Week 5: 3D Scanning and Printing

Group Assignment(s) for this week

Test the design rules for your 3D printer(s)
Document your work on the group work page and reflect on your individual page what you learned about characteristics of your printer(s)

Getting Started

For our group work, we printed and measured a3D print from Thingiverse that includes a bunch of different tests for various design rules for the printer. The object looks like this:

We printed the object out on a Prusa Mk3S at 0.15 mm layer thickness, Quality mode, 30% infill.

We did the following tests:

Nut test: a 4mm nut should fit perfectly in the hex hole.
Result: just a little tight but almost perfect

Hole size: we measured the diameter of the test piece's holes using digital calipers, and double-checked by passing metric bolts through them.
Results:

Design size (mm)	Actual size (mm)	notes
5 mm	4.85 mm
4 mm	3.73 mm	an M4 bolt doesn't fit
3 mm	2.86 mm	an M3 bolt really doesn't fit

Slit size: the model includes narrow slots from 0.1-0.7 mm width.
Results: the 0.1 mm slot is completely closed up. The "0.2 mm" slot fits 1.5-2 sheets of paper. Measuring the thickness of the paper, we conclude that the 0.2 mm slot is just a bit less than 0.19 mm wide.

Z-height: the model includes thin vertical steps ranging from 0.1 to 1.1 mm in thickness.
Results: we measured the thinnest step to have a thickness of 0.24 mm, more than twice as thick as designed. The second step was 0.38 mm thick, and the third was 0.6. However, because our layer thickness was 0.15 mm, some of the steps didn't print at all: the third step we measured is probably the fifth step in the design. Our printer probably also has some slight first-layer calibration problems that make the first layer a bit thicker than it should be.

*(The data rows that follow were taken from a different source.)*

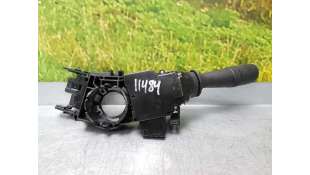 MANDO LUCES TOYOTA C-HR 1.8 i (12.49) DE 2018 - D.4126901 / 84140F4050 2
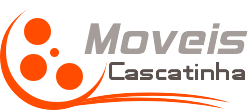 Logo Design by Santosh Kumar for this project | Design #1970217
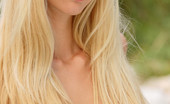 Met Art Natali C Tetras by Uranov 38853 Voluptuous blonde with prefect plump breasts makes a big impression on us.
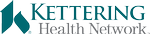 Kettering Health Network - Troy Hospital Kettering Health Network - Troy Hospital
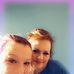 Sandra Boylan - Facebook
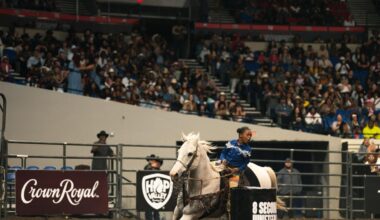 Out and About: What's Happening in Philly | Lifestyle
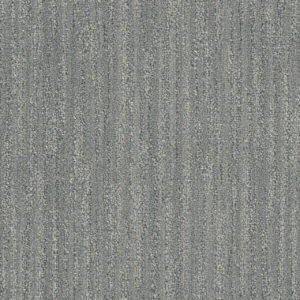 Dreamweaver Carpet DW Select Redwood Blue Oak Carpet 8638_2763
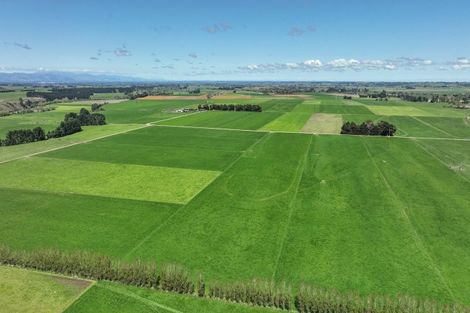 Photo of property in 1678 Kimbolton Road, Cheltenham, Feilding, 4777
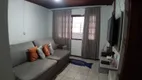 Foto 3 de Casa com 3 Quartos à venda, 130m² em Sitio Cercado, Curitiba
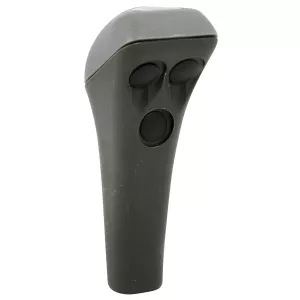 Knopp(Std) Ålo,Stoll,Quicke,Morse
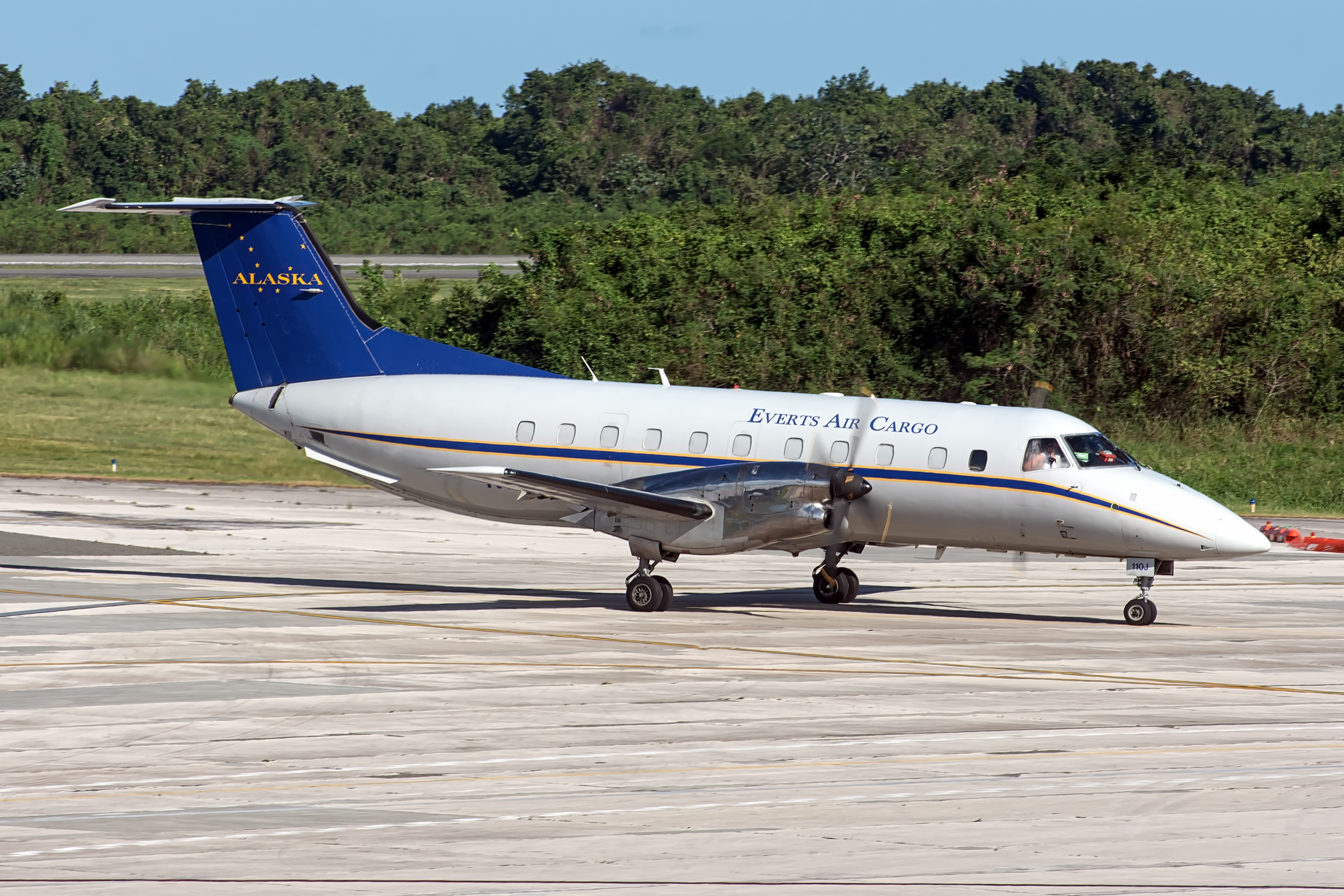 BartolomeFernandez_EMB120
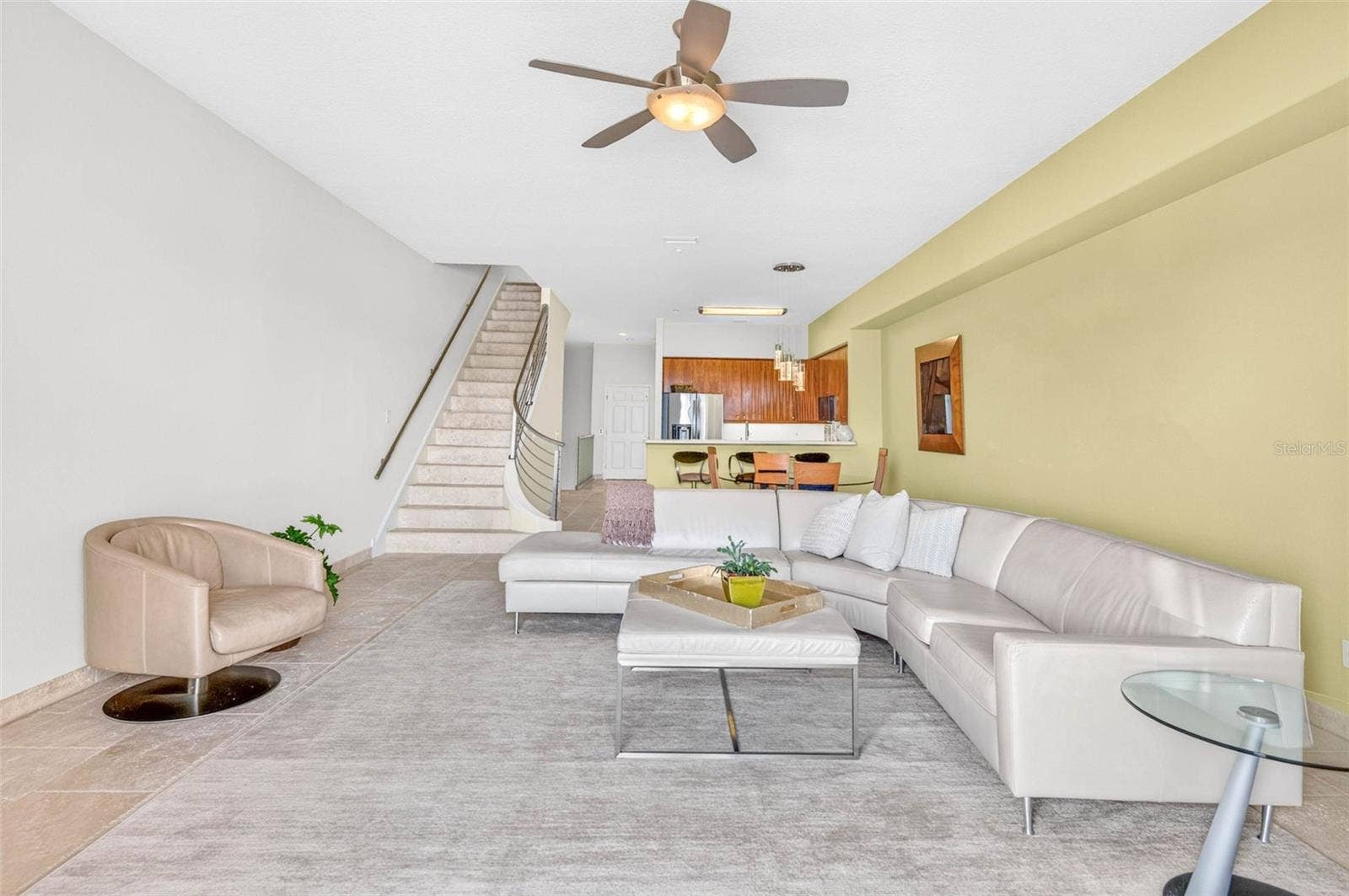10071 GULF BOULEVARD, Treasure Island, FL 33706 10071 GULF BOULEVARD, Treasure Island, FL 33706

Bridge test: the model includes thin "bridges" up to 16 mm long, supported at both ends.
Results: our Prusa was able to print these just fine with no problems.
Overhang angle: the model includes tilted blocks at increasingly steep angles.
Results: We had no problems printing a 60° overhang angle, but the 65° overhang had some problems. Weirdly the 70° overhang looked okay, probably because the overhang distance was shorter.
Overall size of the model should be 100mm x 100mm.
Results: for our first measurement, we were shocked to find the actual size of the hexagon was 92.2 mm across from edge to edge. But the Thingiverse documentation was misleading: 100 mm is actually the corner-to-corner distance. We re-measured from corner to corner and got 99.5

Spike test: The model includes a vertical spike that should be 21mm tall.
Result: the spike is actually only 12.8 mm. (The top of the spike is too thin and doesn’t get printed.)
Thinnest vertical walls: these are designed to be 0.1, 0.2, 0.3, …. 0.7 mm.
Result: actually all of these structures are 0.37 mm thick, except for the last one which is 0.7 mm. This is because our printer's nozzle is 0.4 mm thick, so the walls end up one strand of plastic wide, or two.

Conclusions

After measuring the bolts with the calipers my group found out the holes come out slightly too small for the bolts.
After we measured the model by its overhang angle, we found that it can't reliably overhang more than 60 degrees because of how we encountered a problem with the angle of 65 degrees.
We can't print structures thinner than layer thickness (0.15 in this test) or narrower than width of nozzle (0.4 mm for us) because of how some of the steps weren't fully printed on the model.
The very thin structures were generally unreliable because of how difficult it was to measure.